I like people a lot, and I shoot almost nothing but portraits and candids, mostly at events like parties and nightclubs. People often come up to me and say “Nice camera!”
I used to think they were actually talking about the camera, and I’d smile and say “Thanks! I like it,” or if I was REALLY drunk I’d tell them the total cost of the body, lens, haze filter, flash, and memory card, and that would end the conversation without much reason for either of us to like the other.
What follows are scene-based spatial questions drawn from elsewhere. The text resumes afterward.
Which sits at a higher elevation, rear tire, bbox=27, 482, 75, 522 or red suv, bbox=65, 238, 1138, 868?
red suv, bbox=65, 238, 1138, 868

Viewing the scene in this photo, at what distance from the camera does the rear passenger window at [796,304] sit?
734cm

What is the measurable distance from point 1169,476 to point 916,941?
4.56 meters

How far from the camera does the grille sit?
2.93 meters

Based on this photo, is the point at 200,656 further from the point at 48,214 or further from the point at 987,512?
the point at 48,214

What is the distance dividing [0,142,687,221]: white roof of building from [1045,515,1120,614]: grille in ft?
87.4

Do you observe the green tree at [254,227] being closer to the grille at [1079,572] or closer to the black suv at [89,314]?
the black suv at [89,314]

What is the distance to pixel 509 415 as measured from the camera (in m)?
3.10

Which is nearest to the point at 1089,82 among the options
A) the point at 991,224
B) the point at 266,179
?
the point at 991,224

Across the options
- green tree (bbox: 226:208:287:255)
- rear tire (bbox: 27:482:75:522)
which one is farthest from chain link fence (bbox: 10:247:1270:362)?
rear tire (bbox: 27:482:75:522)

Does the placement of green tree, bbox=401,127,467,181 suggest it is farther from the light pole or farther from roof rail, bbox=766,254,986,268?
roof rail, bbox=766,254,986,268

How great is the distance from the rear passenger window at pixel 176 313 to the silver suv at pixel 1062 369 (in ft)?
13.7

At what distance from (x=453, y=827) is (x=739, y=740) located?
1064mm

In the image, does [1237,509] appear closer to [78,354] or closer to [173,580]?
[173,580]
Now, when I hear “Nice camera!”, I take it as:
1. a vaguely well-meaning compliment
2. an expression of interest: in photography, in being photographed, or in me personally
So I thank them for the compliment and sometimes that’s that. But if I’m interested in continuing the conversation, I reply with a question. Some examples:
“Thank you! Are you into photography?”
Sometimes they are; sometimes not. What’s really gratifying is talking to the people who love to take snapshots and are looking for just a little bit of permission from an “expert” to begin thinking of themselves as photographers. For those folks who next ask “What kind of camera should I buy?”, sometimes I go through the whole conversation: what do you have now? what do you want to do with it? are you likely to carry a big camera around? But what I often say now is:
“Buy the newest Canon Rebel you can afford and a 50mm f1.8 lens. Set it to “A”, set the aperture to f/2, and take pictures of your friends without flash. Put the good pictures on Facebook or Flickr. If you haven’t used it after 6 months, sell it.”
In any case, asking about their interest in photography is a chance to get them talking about themselves, which is a good way to make friends.
“Thank you! Can I take your picture?”
Sometimes that’s all they wanted in the first place; in that case I do it and then tell them to find me on Facebook (*cough* http://facebook.com/benjyfeen *cough*). I’ve met a lot of people that way. A variation on that response is “Thank you! Hey, that’s a cute (tattoo | dog | ironic T-shirt | bunch of friends). Can I take a picture of it?” This is different from just asking to take their picture; it’s a compliment on their taste, rather than their looks, and it’s an opportunity to have a more general conversation.
I enjoy connecting with most people, so it’s nice that photography offers me that opportunity. When I’m not in the mood to connect with someone, I like knowing how to bow out gracefully. And hey—sometimes they just think it’s a nice camera.